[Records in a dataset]
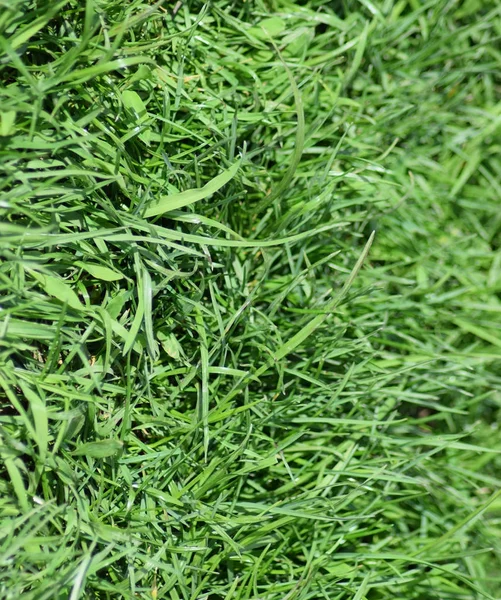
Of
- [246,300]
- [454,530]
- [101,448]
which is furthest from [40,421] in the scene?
[454,530]

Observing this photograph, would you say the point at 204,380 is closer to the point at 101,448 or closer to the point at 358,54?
the point at 101,448

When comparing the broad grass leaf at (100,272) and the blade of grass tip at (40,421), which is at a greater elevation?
the broad grass leaf at (100,272)

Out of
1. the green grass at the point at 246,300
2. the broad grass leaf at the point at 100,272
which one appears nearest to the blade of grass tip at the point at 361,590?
the green grass at the point at 246,300

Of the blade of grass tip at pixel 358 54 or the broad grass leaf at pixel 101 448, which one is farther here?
the blade of grass tip at pixel 358 54

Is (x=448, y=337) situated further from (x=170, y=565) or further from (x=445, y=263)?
(x=170, y=565)

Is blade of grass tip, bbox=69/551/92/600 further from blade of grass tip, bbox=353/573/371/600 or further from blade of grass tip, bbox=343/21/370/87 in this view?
blade of grass tip, bbox=343/21/370/87

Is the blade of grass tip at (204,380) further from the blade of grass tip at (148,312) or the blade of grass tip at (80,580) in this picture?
the blade of grass tip at (80,580)

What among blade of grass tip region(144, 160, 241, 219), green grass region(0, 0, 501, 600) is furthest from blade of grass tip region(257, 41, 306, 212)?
blade of grass tip region(144, 160, 241, 219)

Goal → Please lay out the records from the line containing "Observing this photograph, would" through the end of the records as a two-column CSV with the header names record_text and answer. Give one row per record, with each field in double quotes and any line breaks replaced by spaces.

Response to this task →
record_text,answer
"Observing this photograph, would you say the point at 204,380 is closer to the point at 101,448 or closer to the point at 358,54?","the point at 101,448"
"When comparing the broad grass leaf at (100,272) and the blade of grass tip at (40,421), which is at a greater elevation?","the broad grass leaf at (100,272)"
"Out of 1. the green grass at the point at 246,300 2. the broad grass leaf at the point at 100,272 which one appears nearest to the blade of grass tip at the point at 361,590?","the green grass at the point at 246,300"
"Of the blade of grass tip at pixel 358 54 or the broad grass leaf at pixel 101 448, which one is farther here?","the blade of grass tip at pixel 358 54"
"Is (x=448, y=337) situated further from (x=170, y=565) or further from (x=445, y=263)?","(x=170, y=565)"
"Is blade of grass tip, bbox=69/551/92/600 further from blade of grass tip, bbox=353/573/371/600 or further from blade of grass tip, bbox=343/21/370/87 in this view?","blade of grass tip, bbox=343/21/370/87"
"Is the blade of grass tip at (204,380) further from the blade of grass tip at (148,312) or the blade of grass tip at (80,580) in this picture?","the blade of grass tip at (80,580)"
"What among blade of grass tip region(144, 160, 241, 219), green grass region(0, 0, 501, 600) is furthest from blade of grass tip region(257, 41, 306, 212)?","blade of grass tip region(144, 160, 241, 219)"